▶ _PROBLEMS TO WORK ON_
A: In the Brett Favre article, why does Favre say his ankle makes his whole body hurt? Answer in one to three sentences.
B: List every number the Brett Favre article gives, and say what each one refers to.
C: Write the next part of the article on Brett Favre's ankle, picking up after its last sentence.

▶ _TEXT SHOWN_
LOS ANGELES -- The desire is there for Brett Favre to return for another season with the Minnesota Vikings. If he doesn't return, it will be because his surgically repaired ankle won't allow him to, the quarterback said Wednesday night.
"It starts with the ankle," Favre said in an interview with ESPN's Hannah Storm backstage at the ESPY Awards. "I can walk fine, but you don't walk in football."
Favre said that he is still not completely healthy. "I guess at 40 I may never be," he said.
Favre said he thought his recovery from ankle surgery -- this Friday will mark eight weeks since the operation -- would have been quicker.
"I had hoped it would have been a little bit better at this point," he said.
Favre said his hurting ankle affects his entire body.
"When you wake up in the morning and your feet hurt it kind of makes the rest of your body hurt," he said. "And If you've been sacked 700 times that usually adds to it."
Favre said he knows the Vikings are a great team: "I know that now, I knew it last year," he said.

▶ _SUPPLIED RECORDS_
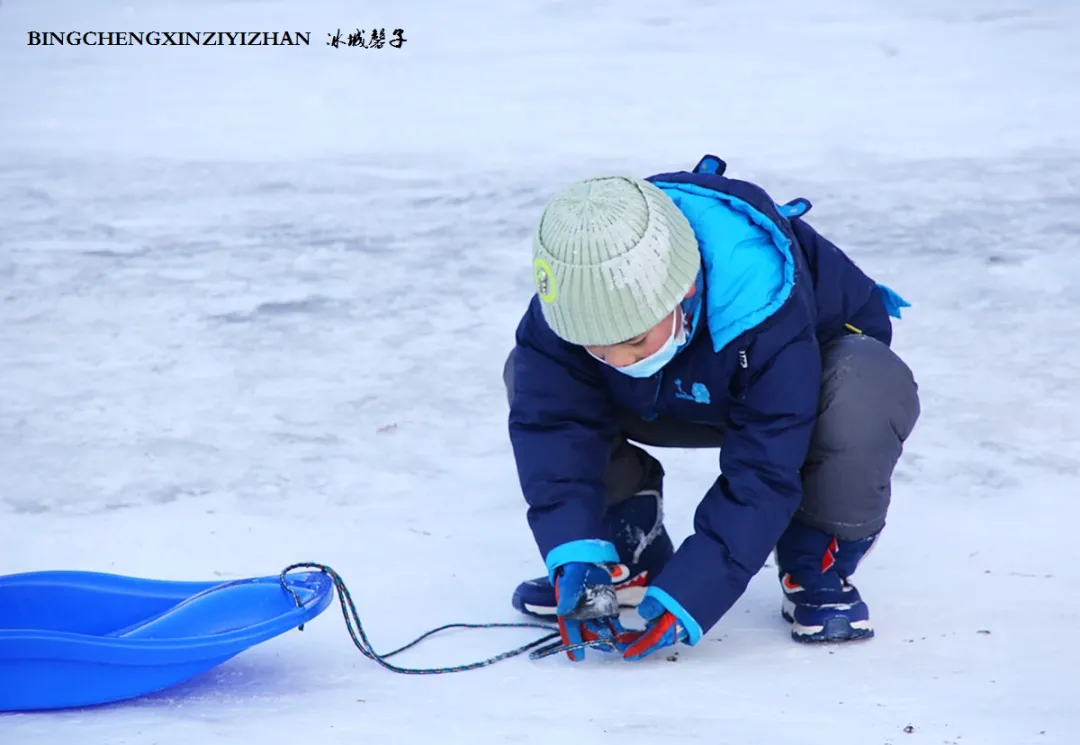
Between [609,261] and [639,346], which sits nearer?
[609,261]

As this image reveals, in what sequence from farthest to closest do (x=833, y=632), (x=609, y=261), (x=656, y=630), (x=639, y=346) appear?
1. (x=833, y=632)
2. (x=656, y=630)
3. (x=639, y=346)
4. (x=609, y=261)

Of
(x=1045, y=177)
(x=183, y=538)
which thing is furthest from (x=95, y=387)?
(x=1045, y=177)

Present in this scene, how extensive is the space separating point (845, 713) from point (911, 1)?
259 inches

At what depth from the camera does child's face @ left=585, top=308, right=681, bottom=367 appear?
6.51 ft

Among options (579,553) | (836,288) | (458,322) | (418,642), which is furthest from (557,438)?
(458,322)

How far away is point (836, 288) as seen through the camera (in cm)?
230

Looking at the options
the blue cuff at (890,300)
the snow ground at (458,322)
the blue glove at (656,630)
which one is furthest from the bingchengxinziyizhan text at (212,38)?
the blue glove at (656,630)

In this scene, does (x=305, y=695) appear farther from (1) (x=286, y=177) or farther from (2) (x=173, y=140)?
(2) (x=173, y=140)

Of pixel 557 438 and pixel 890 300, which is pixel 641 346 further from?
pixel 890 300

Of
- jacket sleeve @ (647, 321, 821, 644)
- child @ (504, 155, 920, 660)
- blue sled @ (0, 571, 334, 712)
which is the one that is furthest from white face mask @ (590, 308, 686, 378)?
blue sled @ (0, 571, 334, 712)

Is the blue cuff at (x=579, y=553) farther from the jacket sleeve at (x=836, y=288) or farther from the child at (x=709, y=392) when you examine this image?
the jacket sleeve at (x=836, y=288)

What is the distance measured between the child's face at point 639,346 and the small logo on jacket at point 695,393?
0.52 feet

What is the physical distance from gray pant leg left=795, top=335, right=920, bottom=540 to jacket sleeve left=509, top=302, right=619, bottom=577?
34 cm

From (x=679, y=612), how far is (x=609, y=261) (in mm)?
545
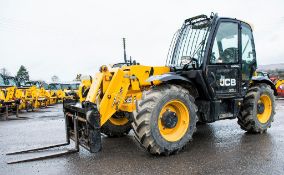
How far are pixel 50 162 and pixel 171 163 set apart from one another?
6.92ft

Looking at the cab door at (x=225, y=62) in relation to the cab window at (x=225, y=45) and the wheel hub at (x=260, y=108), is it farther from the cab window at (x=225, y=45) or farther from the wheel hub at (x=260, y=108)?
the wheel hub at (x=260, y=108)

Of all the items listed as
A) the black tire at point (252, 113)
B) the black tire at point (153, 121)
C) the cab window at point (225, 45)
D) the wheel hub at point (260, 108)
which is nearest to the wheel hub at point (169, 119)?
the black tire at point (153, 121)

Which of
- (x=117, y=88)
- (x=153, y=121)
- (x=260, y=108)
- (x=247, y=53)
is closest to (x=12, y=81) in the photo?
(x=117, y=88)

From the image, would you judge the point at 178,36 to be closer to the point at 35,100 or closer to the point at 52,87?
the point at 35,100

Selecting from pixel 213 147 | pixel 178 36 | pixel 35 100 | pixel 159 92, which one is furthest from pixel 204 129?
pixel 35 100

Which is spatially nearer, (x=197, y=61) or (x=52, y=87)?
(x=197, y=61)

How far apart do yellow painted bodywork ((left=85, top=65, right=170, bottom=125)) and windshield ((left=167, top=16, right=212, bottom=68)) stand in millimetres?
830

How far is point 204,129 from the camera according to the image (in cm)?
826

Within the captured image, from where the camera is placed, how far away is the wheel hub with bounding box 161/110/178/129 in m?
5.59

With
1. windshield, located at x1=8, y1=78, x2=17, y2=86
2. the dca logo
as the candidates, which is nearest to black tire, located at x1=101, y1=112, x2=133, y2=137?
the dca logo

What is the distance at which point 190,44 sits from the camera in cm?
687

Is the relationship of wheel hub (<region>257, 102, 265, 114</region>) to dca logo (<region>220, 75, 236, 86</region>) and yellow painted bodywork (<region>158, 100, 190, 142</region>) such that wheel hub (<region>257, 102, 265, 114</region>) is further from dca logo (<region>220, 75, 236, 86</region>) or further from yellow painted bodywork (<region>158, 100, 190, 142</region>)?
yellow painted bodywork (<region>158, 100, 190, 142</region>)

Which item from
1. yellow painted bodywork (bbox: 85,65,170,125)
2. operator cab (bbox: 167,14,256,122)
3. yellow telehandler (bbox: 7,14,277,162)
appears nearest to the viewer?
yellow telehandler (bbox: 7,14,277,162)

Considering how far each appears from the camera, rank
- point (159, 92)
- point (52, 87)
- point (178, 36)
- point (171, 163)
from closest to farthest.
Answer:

▶ _ANSWERS GIVEN_
A: He says that when your feet hurt in the morning, the rest of your body tends to hurt too. He adds that having been sacked 700 times usually makes it worse.

B:
- 40: Favre's age, given when he says he may never be completely healthy.
- Eight weeks: the time since his ankle operation as of "this Friday."
- 700: the number of times he says he has been sacked.

C:
However, if he does return, he wants to make sure the Vikings are getting what they expect.
"I would love to play and be the best I can possibly be," he said. "That's what I'm working toward right now."
Favre had hoped to make a quicker decision on a return this time around, but that didn't happen.
"It's not desire," Favre said.
He said the "goosebumps come right back ... not that they ever left" when watching the highlight of his last-second touchdown pass last season to Greg Lewis, which won the pair of teammates the Best Play Award at the ESPYs.
"But physically, I want to know if I can play and make those type of plays," Favre said. "I don't know if I can ever answer that. At least in my mind that's how I feel where I have to be."